As this convergence in telecommunications is taking place, some providers are content to maintain a strategy that has worked for them for years--focusing on their core businesses: telephone, cable television, and Internet. Others are taking a more proactive approach to their future. With its acquisition of ISG Technologies and its move to the cloud, Twin Valley is proving that it is the latter.


California-based CLEC Utility Telephone Agrees to Buy Nevada ISP

CLEC Adds 2.7k Internet and VoIP Customers in CA, NV

Stockton, California-based CLEC Utility Telephone announced on October 28, 2011 that it has entered into an agreement to acquire Reno, NV-based Internet and VoIP service provider, Great Basin Internet Services, Inc (GBIS). The deal is expected to close within the next sixty days. Financial terms of the agreement have not been disclosed. This is not the first time GBIS and Utility have sat together and hashed out an agreement on a deal; just a year ago, Utility acquired WPTI Telecom from Great Basin.

Utility Telephone was founded in 1996 by Jason Mills, who chose to focus exclusively on providing telecommunications services to small and medium sized businesses. Currently, Utility serves SMB customers all across California and in Northern Nevada with basic voice, VoIP, data, Internet and managed IP services.

GBIS provides similar SMB centric services in and around Utility’s footprint in Northern Nevada and Eastern California, making it a logical acquisition target. At the time Great Basin was founded in 1994, Reno, Nevada was void of ISPs and founder Bruce Robertson, seeking his own web access, decided to start a company that would provide Internet connectivity. Great Basin started out providing DSL to customers, and eventually expanded into web hosting and web design in 1997. Today GBIS serves approximately 2,700 wireless broadband, DSL, VoIP and collocation customers in Nevada and California that Utility Telephone will inherit.

Unlike Utility’s customer mix, residential subscribers represent a sizable portion of GBIS’ client base; this led to some financial difficulties for the ISP in 2008. The company acquired WPTI Telecom and Broadband in February 2008, gaining CLEC status and a landline voice offering. At the time of the WPTI acquisition, AT&T and Charter began to steal residential Internet subs in GBIS’ markets.

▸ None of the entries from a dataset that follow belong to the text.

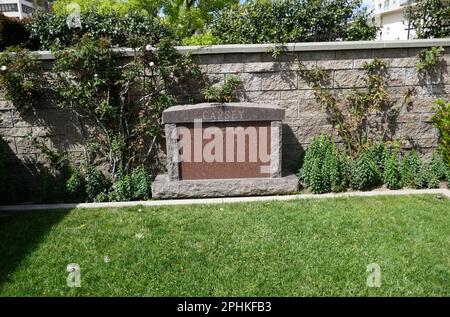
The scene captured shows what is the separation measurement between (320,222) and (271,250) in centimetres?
87

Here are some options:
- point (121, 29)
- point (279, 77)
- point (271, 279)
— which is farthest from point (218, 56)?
point (271, 279)

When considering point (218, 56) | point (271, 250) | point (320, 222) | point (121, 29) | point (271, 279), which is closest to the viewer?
point (271, 279)

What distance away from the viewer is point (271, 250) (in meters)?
3.37

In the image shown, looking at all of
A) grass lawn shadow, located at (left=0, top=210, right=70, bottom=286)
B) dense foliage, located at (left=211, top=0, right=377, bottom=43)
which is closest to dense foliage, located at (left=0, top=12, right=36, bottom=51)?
dense foliage, located at (left=211, top=0, right=377, bottom=43)

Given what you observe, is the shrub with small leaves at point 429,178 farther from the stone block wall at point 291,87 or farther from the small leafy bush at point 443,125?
the stone block wall at point 291,87

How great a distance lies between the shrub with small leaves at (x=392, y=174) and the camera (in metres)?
5.08

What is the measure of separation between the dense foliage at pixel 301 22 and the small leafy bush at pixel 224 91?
177 cm

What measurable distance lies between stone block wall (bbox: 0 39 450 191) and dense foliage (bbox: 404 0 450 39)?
94cm

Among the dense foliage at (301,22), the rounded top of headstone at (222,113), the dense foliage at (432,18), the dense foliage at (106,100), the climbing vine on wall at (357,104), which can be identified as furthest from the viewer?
the dense foliage at (301,22)

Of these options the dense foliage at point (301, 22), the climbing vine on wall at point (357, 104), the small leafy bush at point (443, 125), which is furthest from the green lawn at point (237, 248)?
the dense foliage at point (301, 22)

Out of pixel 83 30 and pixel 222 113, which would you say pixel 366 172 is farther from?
pixel 83 30

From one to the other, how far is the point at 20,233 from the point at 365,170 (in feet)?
14.3
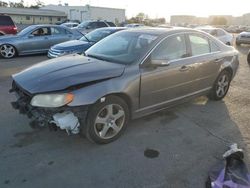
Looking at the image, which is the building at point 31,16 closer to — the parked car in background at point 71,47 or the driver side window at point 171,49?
the parked car in background at point 71,47

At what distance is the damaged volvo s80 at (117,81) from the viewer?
3.41 m

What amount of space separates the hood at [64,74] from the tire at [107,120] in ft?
1.24

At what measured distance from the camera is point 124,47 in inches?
179

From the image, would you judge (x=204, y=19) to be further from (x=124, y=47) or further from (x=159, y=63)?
(x=159, y=63)

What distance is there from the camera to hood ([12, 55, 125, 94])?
3.45m

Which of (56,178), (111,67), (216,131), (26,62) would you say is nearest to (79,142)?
(56,178)

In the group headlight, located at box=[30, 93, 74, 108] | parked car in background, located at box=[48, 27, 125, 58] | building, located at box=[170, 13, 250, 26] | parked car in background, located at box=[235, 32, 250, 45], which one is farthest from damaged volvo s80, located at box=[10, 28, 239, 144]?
building, located at box=[170, 13, 250, 26]

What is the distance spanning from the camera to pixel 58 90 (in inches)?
132

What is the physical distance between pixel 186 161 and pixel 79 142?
Result: 1563 millimetres

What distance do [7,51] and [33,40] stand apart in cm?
119

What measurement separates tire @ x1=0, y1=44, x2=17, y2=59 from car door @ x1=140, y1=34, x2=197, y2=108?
890 centimetres

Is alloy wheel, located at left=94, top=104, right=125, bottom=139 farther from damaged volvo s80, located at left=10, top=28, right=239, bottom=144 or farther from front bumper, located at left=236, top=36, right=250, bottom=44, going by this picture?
front bumper, located at left=236, top=36, right=250, bottom=44

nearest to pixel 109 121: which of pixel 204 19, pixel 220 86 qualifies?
Result: pixel 220 86

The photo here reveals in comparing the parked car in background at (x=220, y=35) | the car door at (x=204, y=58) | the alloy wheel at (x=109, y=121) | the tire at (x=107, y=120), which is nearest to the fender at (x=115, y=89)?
the tire at (x=107, y=120)
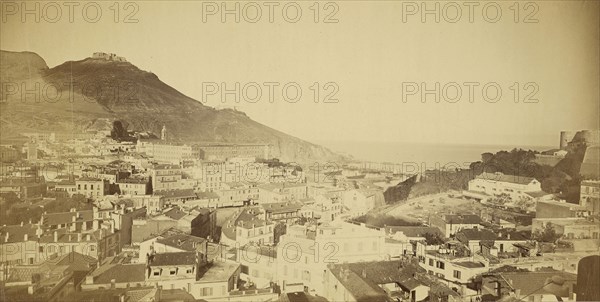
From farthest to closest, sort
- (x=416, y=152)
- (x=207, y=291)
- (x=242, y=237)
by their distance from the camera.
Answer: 1. (x=416, y=152)
2. (x=242, y=237)
3. (x=207, y=291)

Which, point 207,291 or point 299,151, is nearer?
point 207,291

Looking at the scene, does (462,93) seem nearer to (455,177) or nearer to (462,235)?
(455,177)

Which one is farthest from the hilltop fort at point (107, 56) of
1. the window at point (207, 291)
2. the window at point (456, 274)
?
the window at point (456, 274)

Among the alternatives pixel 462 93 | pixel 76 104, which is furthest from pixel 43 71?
pixel 462 93

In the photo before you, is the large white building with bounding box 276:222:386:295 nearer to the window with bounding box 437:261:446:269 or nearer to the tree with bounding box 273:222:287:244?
the tree with bounding box 273:222:287:244

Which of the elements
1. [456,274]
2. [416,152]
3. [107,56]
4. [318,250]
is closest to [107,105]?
[107,56]

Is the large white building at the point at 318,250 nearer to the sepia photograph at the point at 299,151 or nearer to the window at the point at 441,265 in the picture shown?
the sepia photograph at the point at 299,151

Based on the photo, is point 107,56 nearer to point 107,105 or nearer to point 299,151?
point 107,105
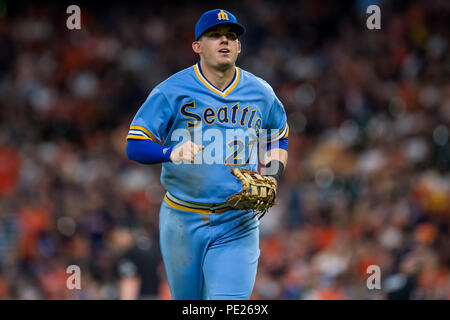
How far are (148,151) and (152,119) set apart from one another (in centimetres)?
23

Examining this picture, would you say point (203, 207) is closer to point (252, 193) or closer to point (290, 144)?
point (252, 193)

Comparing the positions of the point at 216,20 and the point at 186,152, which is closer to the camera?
the point at 186,152

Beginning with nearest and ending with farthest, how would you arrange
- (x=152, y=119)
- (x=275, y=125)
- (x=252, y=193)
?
(x=252, y=193) < (x=152, y=119) < (x=275, y=125)

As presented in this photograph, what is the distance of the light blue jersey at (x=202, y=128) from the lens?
4375 mm

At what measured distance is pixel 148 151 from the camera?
4223 millimetres

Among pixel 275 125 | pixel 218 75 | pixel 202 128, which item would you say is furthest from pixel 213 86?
pixel 275 125

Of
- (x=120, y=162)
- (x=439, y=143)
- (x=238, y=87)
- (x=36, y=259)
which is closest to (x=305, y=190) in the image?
(x=439, y=143)

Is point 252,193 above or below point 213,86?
below

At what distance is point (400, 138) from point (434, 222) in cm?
172

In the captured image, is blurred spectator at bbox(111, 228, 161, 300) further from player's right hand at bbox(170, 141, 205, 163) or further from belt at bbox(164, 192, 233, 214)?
player's right hand at bbox(170, 141, 205, 163)

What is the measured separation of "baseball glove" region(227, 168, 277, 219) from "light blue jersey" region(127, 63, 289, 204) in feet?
0.42

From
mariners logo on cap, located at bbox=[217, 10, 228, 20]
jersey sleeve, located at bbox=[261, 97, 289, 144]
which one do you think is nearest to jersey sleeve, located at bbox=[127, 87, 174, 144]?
mariners logo on cap, located at bbox=[217, 10, 228, 20]

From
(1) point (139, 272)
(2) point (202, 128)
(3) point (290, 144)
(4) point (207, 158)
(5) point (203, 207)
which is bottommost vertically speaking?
(1) point (139, 272)

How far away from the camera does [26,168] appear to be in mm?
10930
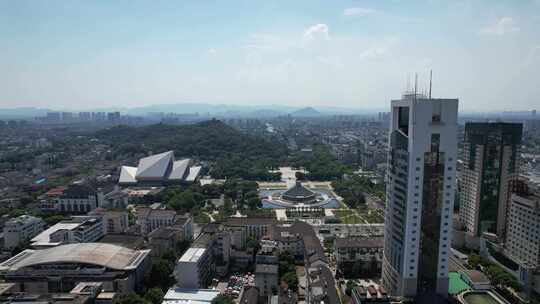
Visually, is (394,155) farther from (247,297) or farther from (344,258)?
(247,297)

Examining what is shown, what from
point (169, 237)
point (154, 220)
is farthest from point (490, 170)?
point (154, 220)

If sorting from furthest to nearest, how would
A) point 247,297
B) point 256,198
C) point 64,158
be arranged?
point 64,158
point 256,198
point 247,297

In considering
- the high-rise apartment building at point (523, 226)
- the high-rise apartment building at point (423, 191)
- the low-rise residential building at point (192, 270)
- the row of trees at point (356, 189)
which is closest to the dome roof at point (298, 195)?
the row of trees at point (356, 189)

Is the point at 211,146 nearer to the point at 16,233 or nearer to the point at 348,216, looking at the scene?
the point at 348,216

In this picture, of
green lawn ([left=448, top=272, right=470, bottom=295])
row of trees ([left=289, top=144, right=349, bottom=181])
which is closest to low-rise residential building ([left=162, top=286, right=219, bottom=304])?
green lawn ([left=448, top=272, right=470, bottom=295])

Its revenue streams began to dry up, and GBIS was forced to file for bankruptcy protection in August 2008.

As part of its Chapter 11 reorganization plan, GBIS began to target more SMB customers, suiting Utility’s business model well. In 2009, GBIS opened a new data center in an attempt to attract more business clients seeking co-location services. And the company then sold off WPTI Telecom to Utility Telephone in September 2010 in an effort to raise cash, although financial terms of the deal were not disclosed. After nearly three years working to get back on track financially, Robertson decided selling GBIS to Utility was in the best interest of the company and its customers.

Utility’s acquisitions of both WPTI and GBIS represent significant expansions into Nevada for the CLEC.  In Douglas County, a market it expanded into with its WPTI purchase, Utility is competing with Frontier for business customers. Both LECs are new to the area as Frontier (NYSE:FTR) acquired the landlines in Douglas County from Verizon (NYSE:VZ) in 2010. The GBIS purchase deepens Utility’s penetration in Reno and Carson City. 

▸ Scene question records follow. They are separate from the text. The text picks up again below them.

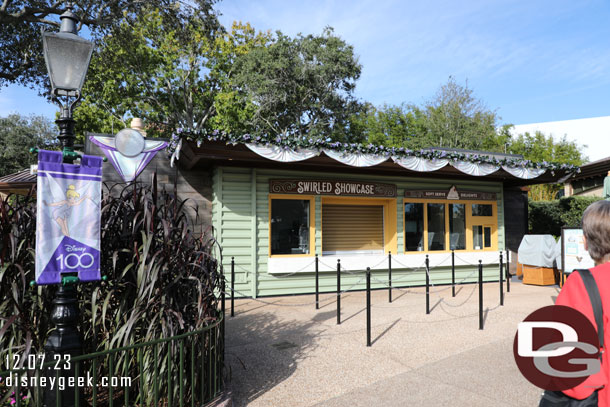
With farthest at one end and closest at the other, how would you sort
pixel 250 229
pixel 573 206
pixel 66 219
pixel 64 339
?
pixel 573 206 < pixel 250 229 < pixel 66 219 < pixel 64 339

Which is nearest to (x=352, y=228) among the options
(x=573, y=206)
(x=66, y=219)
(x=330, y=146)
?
(x=330, y=146)

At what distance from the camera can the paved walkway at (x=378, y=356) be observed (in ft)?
12.6

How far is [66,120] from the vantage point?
3.21m

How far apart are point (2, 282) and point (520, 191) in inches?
565

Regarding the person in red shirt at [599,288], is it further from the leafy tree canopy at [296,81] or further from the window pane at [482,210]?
the leafy tree canopy at [296,81]

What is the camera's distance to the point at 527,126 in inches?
2591

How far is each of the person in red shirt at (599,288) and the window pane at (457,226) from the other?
10390 mm

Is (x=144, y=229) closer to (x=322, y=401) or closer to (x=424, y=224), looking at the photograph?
(x=322, y=401)

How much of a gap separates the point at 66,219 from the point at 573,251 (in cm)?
833

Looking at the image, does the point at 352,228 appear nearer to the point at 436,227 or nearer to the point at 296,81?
the point at 436,227

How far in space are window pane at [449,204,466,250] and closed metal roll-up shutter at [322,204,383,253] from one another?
221 cm

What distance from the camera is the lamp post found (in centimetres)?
279

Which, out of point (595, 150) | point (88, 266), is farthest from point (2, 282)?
point (595, 150)
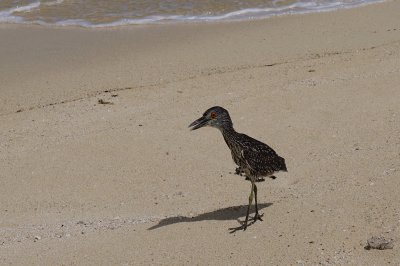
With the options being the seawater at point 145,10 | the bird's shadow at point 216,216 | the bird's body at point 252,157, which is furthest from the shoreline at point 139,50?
the bird's body at point 252,157

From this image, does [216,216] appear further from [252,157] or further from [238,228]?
[252,157]

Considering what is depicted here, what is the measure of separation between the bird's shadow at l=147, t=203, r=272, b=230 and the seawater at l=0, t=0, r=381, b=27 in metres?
9.12

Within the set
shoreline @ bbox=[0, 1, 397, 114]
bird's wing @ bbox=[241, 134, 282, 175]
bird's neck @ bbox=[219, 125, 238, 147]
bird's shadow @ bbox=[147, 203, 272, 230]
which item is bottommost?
bird's shadow @ bbox=[147, 203, 272, 230]

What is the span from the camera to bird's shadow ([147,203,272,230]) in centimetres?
720

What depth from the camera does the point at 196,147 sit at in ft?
29.5

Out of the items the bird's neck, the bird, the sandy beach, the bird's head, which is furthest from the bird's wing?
the sandy beach

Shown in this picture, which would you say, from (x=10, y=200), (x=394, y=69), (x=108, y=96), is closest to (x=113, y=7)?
(x=108, y=96)

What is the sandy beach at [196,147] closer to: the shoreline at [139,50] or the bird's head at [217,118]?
the shoreline at [139,50]

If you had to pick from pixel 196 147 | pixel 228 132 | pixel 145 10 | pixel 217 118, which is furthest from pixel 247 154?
pixel 145 10

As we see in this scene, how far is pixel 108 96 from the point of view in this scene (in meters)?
11.1

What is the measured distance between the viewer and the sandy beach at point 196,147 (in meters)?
6.69

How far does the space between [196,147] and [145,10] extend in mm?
8412

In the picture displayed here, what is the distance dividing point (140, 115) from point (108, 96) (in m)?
1.11

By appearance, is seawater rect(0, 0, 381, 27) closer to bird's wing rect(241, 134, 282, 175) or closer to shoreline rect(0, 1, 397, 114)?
shoreline rect(0, 1, 397, 114)
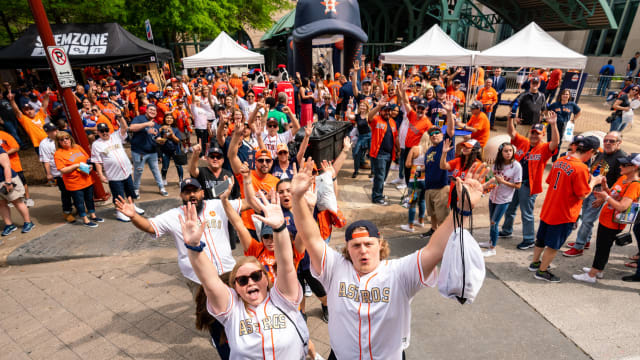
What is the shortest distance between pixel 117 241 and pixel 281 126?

From a revenue perspective, the GBIS acquisition will increase Utility’s top line approximately 25%. According to its bankruptcy filings, Great Basin had $2.3m sales in 2008, $2m in sales in 2009, and according to Hoover’s, the company’s 2010 revenue jumped to $2.5m in 2010. Utility currently generates approximately $10m annually.

With a pair of deals under its belt in the past year, Utility remains active on the M&A front. On November 1st, just two days after announcing its agreement to purchase GBIS, Utility Telephone filed an application with the FCC to acquire a California-based long distance telephone reseller, US Telestar.